### Required task 1
Decide whether each statement below agrees with the multiplier-accumulator patent text, answering yes or no and quoting the deciding words of the text. (a) In claim 1, the multiplier outputs product data in the same floating point format as its input data. (b) The multiplier-accumulator circuits of the execution pipeline are connected in series. (c) Claim 5 includes a memory that holds filter weight data having the first format.
### Required task 2
Resume the multiplier-accumulator patent text after its final line and write the next few claims in the same style.

### Page text

<<<<

Multiplier-Accumulator Circuitry and Pipeline using Floating Point Data, and Methods of using Same
Abstract
An integrated circuit including a multiplier-accumulator execution pipeline including a plurality of multiplier-accumulator circuits to, in operation, perform multiply and accumulate operations, wherein each multiplier-accumulator circuit includes: (i) a multiplier to multiply first input data, having a first floating point data format, by a filter weight data, having the first floating point data format, and generate and output a product data having a second floating point data format, and (ii) an accumulator, coupled to the multiplier of the associated MAC circuit, to add second input data and the product data output by the associated multiplier to generate sum data. The plurality of multiplier-accumulator circuits of the multiplier-accumulator execution pipeline may be connected in series and, in operation, perform a plurality of concatenated multiply and accumulate operations.
Claims
exact text as granted — not AI-modifiedWhat is claimed is:
1 . An integrated circuit comprising:
a multiplier-accumulator execution pipeline, including a plurality of multiplier-accumulator circuits to, in operation, perform multiply and accumulate operations, wherein each multiplier-accumulator circuit includes:
a multiplier to multiply first input data, having a first floating point data format, by a filter weight data, having the first floating point data format, and to generate and output product data having a second floating point data format, and
an accumulator, coupled to the multiplier of the associated multiplier-accumulator circuit, to add second input data and the product data output by the associated multiplier to generate sum data; and
wherein, the plurality of multiplier-accumulator circuits of the multiplier-accumulator execution pipeline are connected in series and, in operation, perform a plurality of concatenated multiply and accumulate operations.
2 . The integrated circuit of claim 1 wherein:
the first floating point data format is a floating point having a first precision and the second floating point data format is a floating point having a second precision.
3 . The integrated circuit of claim 1 wherein:
the accumulator of each multiplier-accumulator circuit of the plurality of multiplier-accumulator circuits adds the second input data and the product data in the second floating point data format.
4 . The integrated circuit of claim 1 wherein:
the sum data includes the second floating point data format.
5 . The integrated circuit of claim 1 further including:
first conversion circuitry, coupled to the plurality of multiplier-accumulator circuits of the multiply-accumulator execution pipeline, to convert filter weight data having a first format to the filter weight data having the first floating point data format, and
a memory, coupled the first conversion circuitry, to store the filter weight data having the first format.
6 . The integrated circuit of claim 1 wherein:
first conversion circuitry, coupled to the plurality of multiplier-accumulator circuits of the multiply-accumulator execution pipeline, to convert first input data having a first format to the first input data having the first floating point data format.
7 . The integrated circuit of claim 1 wherein:
the first conversion circuitry includes an adder.

>>>>

### Entries shown
<<<<

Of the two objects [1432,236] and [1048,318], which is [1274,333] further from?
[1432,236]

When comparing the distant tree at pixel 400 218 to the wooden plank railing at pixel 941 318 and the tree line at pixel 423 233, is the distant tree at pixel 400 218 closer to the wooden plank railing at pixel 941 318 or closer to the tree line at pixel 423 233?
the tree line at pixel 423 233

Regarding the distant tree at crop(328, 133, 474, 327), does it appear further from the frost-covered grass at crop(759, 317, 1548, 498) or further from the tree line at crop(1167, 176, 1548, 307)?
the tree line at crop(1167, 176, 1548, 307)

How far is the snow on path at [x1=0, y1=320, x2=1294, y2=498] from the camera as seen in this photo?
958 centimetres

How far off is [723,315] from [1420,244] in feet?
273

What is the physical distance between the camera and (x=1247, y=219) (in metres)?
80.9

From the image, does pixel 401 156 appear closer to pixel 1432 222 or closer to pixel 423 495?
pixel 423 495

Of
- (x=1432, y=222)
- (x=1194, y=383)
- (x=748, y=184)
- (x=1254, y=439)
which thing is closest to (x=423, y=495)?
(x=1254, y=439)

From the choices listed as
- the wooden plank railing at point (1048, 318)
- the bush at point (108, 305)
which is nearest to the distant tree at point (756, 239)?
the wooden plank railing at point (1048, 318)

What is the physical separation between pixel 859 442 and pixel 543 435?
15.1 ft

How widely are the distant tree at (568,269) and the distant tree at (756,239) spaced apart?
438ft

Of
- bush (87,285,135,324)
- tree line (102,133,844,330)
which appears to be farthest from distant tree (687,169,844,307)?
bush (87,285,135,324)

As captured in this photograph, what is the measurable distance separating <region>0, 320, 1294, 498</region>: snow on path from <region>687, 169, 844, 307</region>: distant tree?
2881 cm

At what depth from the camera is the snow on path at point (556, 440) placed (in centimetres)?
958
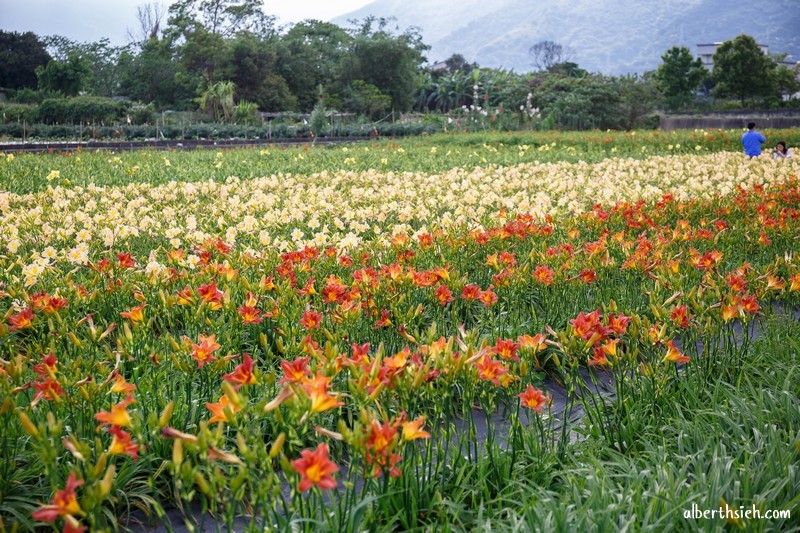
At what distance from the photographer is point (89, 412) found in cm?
255

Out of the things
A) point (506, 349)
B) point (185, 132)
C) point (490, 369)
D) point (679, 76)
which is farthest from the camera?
point (679, 76)

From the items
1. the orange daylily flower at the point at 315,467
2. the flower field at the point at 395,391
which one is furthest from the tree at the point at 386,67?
the orange daylily flower at the point at 315,467

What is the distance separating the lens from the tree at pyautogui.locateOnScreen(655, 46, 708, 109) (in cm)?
5719

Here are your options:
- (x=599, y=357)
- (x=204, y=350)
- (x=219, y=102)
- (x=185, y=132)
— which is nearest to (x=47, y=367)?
(x=204, y=350)

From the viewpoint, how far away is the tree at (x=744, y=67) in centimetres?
5106

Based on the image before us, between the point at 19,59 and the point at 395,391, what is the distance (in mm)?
52155

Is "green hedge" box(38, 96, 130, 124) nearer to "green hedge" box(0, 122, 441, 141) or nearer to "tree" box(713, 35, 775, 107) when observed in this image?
"green hedge" box(0, 122, 441, 141)

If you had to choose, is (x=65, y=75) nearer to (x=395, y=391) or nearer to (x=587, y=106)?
(x=587, y=106)

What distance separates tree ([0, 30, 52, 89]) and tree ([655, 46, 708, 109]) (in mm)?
44835

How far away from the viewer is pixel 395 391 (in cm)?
226

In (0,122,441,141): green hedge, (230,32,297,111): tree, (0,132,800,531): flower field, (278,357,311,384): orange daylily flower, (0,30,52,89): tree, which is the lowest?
(0,132,800,531): flower field

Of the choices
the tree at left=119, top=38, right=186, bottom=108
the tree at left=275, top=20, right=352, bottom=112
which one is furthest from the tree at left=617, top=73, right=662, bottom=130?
the tree at left=119, top=38, right=186, bottom=108

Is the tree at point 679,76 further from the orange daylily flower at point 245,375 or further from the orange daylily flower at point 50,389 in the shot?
the orange daylily flower at point 50,389

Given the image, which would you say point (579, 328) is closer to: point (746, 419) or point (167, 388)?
point (746, 419)
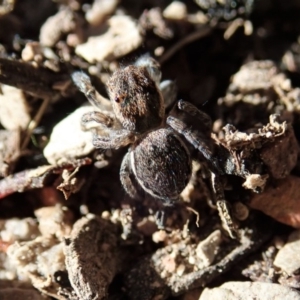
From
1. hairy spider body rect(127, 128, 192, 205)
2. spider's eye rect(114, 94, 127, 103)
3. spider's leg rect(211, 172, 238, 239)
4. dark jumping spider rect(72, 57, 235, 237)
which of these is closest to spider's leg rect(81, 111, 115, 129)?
dark jumping spider rect(72, 57, 235, 237)

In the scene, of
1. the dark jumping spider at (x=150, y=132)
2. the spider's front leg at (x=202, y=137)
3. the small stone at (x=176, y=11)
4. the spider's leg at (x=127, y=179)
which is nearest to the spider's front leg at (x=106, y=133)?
the dark jumping spider at (x=150, y=132)

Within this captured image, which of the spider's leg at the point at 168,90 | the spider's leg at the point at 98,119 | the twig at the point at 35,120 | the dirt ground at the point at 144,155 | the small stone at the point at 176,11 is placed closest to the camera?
the dirt ground at the point at 144,155

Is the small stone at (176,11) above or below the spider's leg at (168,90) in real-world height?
above

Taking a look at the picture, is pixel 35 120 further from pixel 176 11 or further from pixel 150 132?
pixel 176 11

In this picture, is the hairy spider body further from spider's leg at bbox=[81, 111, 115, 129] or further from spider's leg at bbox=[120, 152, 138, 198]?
spider's leg at bbox=[81, 111, 115, 129]

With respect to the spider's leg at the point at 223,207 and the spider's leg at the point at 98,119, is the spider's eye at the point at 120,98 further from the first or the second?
the spider's leg at the point at 223,207

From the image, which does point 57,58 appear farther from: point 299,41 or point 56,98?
point 299,41

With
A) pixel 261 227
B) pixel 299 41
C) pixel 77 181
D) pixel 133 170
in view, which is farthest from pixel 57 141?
pixel 299 41
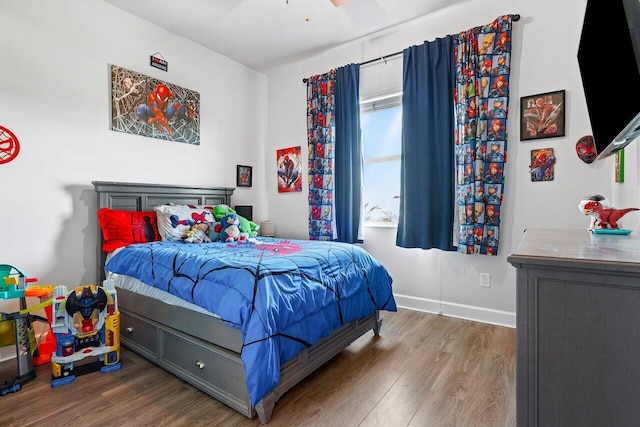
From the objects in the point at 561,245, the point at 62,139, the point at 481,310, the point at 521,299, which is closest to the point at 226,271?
the point at 521,299

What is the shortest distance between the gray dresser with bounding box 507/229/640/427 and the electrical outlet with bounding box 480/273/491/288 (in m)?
1.96

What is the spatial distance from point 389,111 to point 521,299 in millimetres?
2794

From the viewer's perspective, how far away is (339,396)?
175 centimetres

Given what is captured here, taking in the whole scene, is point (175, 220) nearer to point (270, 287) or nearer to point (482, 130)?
point (270, 287)

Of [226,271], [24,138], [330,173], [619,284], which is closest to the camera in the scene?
[619,284]

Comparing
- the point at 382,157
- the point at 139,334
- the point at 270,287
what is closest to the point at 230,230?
the point at 139,334

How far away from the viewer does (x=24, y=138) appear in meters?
2.33

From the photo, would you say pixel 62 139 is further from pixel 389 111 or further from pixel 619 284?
pixel 619 284

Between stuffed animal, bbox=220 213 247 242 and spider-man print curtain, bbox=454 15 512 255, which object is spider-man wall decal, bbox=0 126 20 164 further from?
spider-man print curtain, bbox=454 15 512 255

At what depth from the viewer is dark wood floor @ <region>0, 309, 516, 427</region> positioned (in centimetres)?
156

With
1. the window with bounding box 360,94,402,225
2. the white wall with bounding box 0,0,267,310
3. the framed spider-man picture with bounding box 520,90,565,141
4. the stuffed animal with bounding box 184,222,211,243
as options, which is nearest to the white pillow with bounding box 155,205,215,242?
the stuffed animal with bounding box 184,222,211,243

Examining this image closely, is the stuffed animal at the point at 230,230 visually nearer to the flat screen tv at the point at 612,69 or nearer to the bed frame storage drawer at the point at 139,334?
the bed frame storage drawer at the point at 139,334

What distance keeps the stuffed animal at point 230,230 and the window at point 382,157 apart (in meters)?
1.43

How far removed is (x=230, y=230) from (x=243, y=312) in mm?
1435
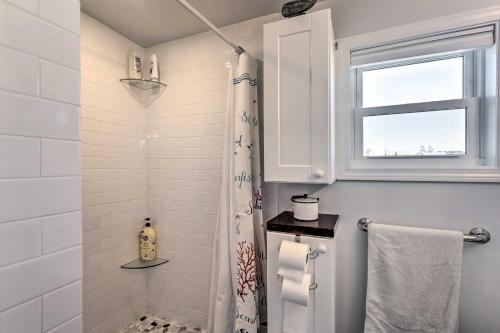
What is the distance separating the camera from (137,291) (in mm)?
1957

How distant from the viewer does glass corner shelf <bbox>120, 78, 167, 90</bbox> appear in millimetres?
1846

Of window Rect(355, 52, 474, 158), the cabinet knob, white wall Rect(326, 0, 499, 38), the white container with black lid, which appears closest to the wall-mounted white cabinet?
the cabinet knob

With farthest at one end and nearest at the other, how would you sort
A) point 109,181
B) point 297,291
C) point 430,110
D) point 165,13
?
point 109,181 → point 165,13 → point 430,110 → point 297,291

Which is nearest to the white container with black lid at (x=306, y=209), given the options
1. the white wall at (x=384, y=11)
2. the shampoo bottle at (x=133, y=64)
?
the white wall at (x=384, y=11)

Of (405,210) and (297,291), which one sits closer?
(297,291)

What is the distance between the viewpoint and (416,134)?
138 cm

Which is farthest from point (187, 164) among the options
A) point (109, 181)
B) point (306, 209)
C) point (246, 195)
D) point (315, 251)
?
point (315, 251)

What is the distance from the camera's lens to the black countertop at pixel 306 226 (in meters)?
1.19

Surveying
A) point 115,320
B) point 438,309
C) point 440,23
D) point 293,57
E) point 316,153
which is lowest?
point 115,320

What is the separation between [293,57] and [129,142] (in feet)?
4.34

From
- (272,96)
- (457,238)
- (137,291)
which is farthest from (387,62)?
(137,291)

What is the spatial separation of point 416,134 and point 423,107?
0.47ft

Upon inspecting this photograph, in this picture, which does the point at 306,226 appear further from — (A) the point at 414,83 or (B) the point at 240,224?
(A) the point at 414,83

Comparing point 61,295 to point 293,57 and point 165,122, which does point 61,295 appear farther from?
point 165,122
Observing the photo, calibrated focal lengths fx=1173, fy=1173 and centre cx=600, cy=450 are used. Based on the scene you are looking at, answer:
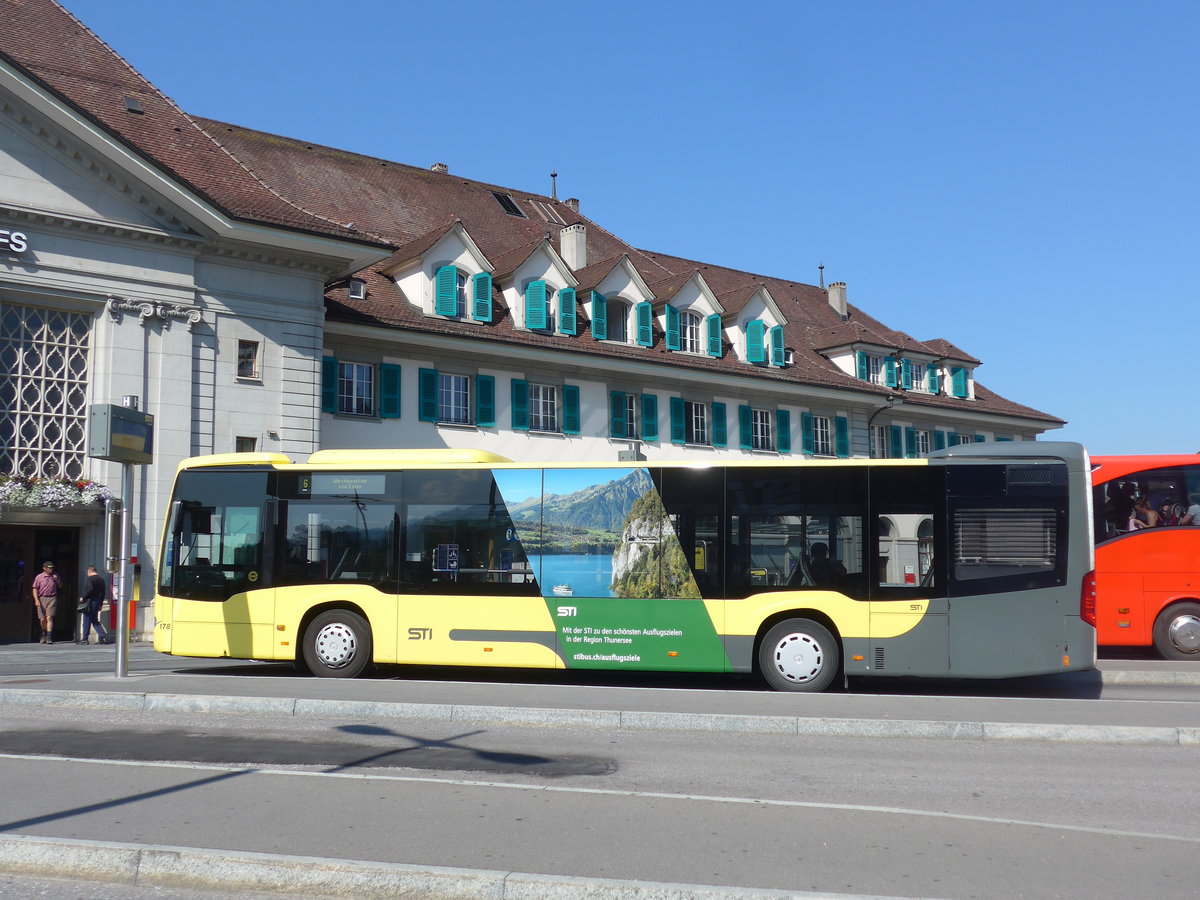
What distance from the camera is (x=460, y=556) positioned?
15664 mm

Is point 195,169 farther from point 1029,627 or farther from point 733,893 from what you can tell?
point 733,893

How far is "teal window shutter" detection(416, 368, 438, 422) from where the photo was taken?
3117cm

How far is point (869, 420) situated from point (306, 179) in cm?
2150

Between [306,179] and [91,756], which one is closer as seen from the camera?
[91,756]

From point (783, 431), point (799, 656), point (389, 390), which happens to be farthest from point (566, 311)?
point (799, 656)

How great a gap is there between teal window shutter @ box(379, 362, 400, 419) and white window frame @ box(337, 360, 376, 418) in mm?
214

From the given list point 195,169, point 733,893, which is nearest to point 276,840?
point 733,893

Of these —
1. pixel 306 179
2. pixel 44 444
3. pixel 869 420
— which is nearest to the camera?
pixel 44 444

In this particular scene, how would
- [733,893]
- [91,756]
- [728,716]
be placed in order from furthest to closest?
[728,716], [91,756], [733,893]

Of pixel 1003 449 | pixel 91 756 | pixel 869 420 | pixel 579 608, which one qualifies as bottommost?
pixel 91 756

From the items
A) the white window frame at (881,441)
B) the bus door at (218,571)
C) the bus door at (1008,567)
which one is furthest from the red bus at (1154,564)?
the white window frame at (881,441)

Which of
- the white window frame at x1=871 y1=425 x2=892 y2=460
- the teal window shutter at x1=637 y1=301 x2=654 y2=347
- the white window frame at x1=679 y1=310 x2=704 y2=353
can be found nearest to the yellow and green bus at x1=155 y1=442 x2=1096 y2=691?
the teal window shutter at x1=637 y1=301 x2=654 y2=347

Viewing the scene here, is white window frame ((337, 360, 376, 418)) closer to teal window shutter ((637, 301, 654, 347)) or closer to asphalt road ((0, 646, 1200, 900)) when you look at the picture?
teal window shutter ((637, 301, 654, 347))

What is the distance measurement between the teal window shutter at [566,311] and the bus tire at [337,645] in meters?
19.5
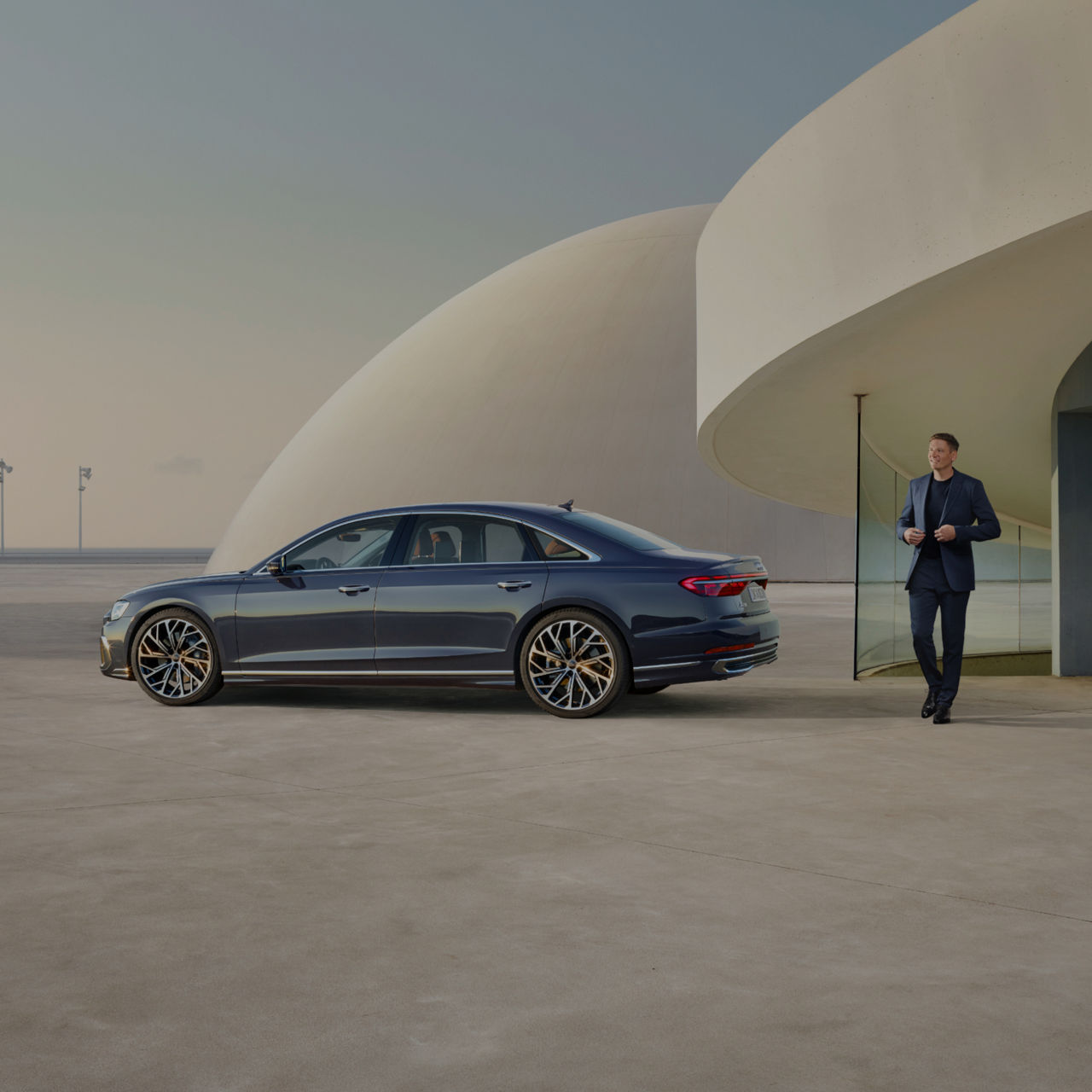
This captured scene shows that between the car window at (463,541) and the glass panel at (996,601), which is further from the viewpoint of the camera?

>>>>

### Task response 1
(a) No: "to generate and output product data having a second floating point data format"
(b) Yes: "the plurality of multiplier-accumulator circuits of the multiplier-accumulator execution pipeline are connected in series"
(c) Yes: "to store the filter weight data having the first format"

### Task response 2
8 . The integrated circuit of claim 1 wherein:
(i) the first floating point data format is 16 bit and the second floating point format is 24 or 32 bit or (ii) the first floating point data format is 16 bit or 24 bit and the second floating point format is 32 bit.
9 . An integrated circuit comprising:
a multiplier-accumulator execution pipeline, coupled to first memory, including a plurality of multiplier-accumulator circuits to, in operation, perform multiply and accumulate operations, wherein each multiplier-accumulator circuit includes:
a multiplier, coupled to the first memory, to multiply first input data, having a first floating point data format, by filter weight data, having the first floating point data format, and to generate and output product data having a second floating point data format, and
an accumulator, coupled to the multiplier of the associated multiplier-accumulator circuit, to add second input data and the product data output by the associated multiplier to generate sum data; and
wherein, the plurality of multiplier-accumulator circuits of the multiplier-accumulator execution pipeline are connected in series to form a ring architecture and, in operation, perform a plurality of concatenated multiply and accumulate operations.
10 . The integrated circuit of claim 9 wherein:
each multiplier-accumulator circuit of the plurality of multiplier-accumulator circuits of the multiplier-accumulator execution pipeline is connected to two multiplier-accumulator circuits of the plurality of multiplier-accumulator circuits including:
a connected first multiplier-accumulator circuit to receive the second input data therefrom, and
a connected second multiplier-accumulator circuit to output the sum data thereto.
11 . The integrated circuit of claim 10 wherein:
the second input data is the sum data output by the accumulator of the connected first multiplier-accumulator circuit.
12 . The integrated circuit of claim 11 wherein:
the first floating point data format is a floating point having a first precision and the second floating point data format is a floating point having a second precision.
13 . The integrated circuit of claim 11 wherein:
the accumulator of each multiplier-accumulator circuit of the plurality of multiplier-accumulator circuits adds the second input data and the product data in the second floating point data format.
14 . The integrated circuit of claim 11 wherein:
the sum data includes the second floating point data format.
15 . An integrated circuit comprising:
first memory to store data; first conversion circuitry, coupled to the first memory, to receive and convert the data from the first memory to first input data having a first floating point data format; second memory to store filter weight data having a second data format; second conversion circuitry, coupled to the second memory, to receive and convert the filter weight data from the second memory to filter weight data format having the first floating point data format; a multiplier-accumulator execution pipeline, coupled to the first conversion circuitry and the second conversion circuitry, wherein the multiplier-accumulator execution pipeline includes a plurality of multiplier-accumulator circuits to, in operation, perform multiply and accumulate operations, wherein each multiplier-accumulator circuit includes:
a multiplier, coupled to the first memory, to multiply the first input data, having the first floating point data format, by the filter weight data, having the first floating point data format, and to generate and output product data having a second floating point data format, and
an accumulator, coupled to the multiplier of the associated multiplier-accumulator circuit, to add second input data and the product data output by the associated multiplier to generate sum data; and
wherein, the plurality of multiplier-accumulator circuits of the multiplier-accumulator execution pipeline are connected in series to form a ring architecture and, in operation, perform a plurality of concatenated multiply and accumulate operations.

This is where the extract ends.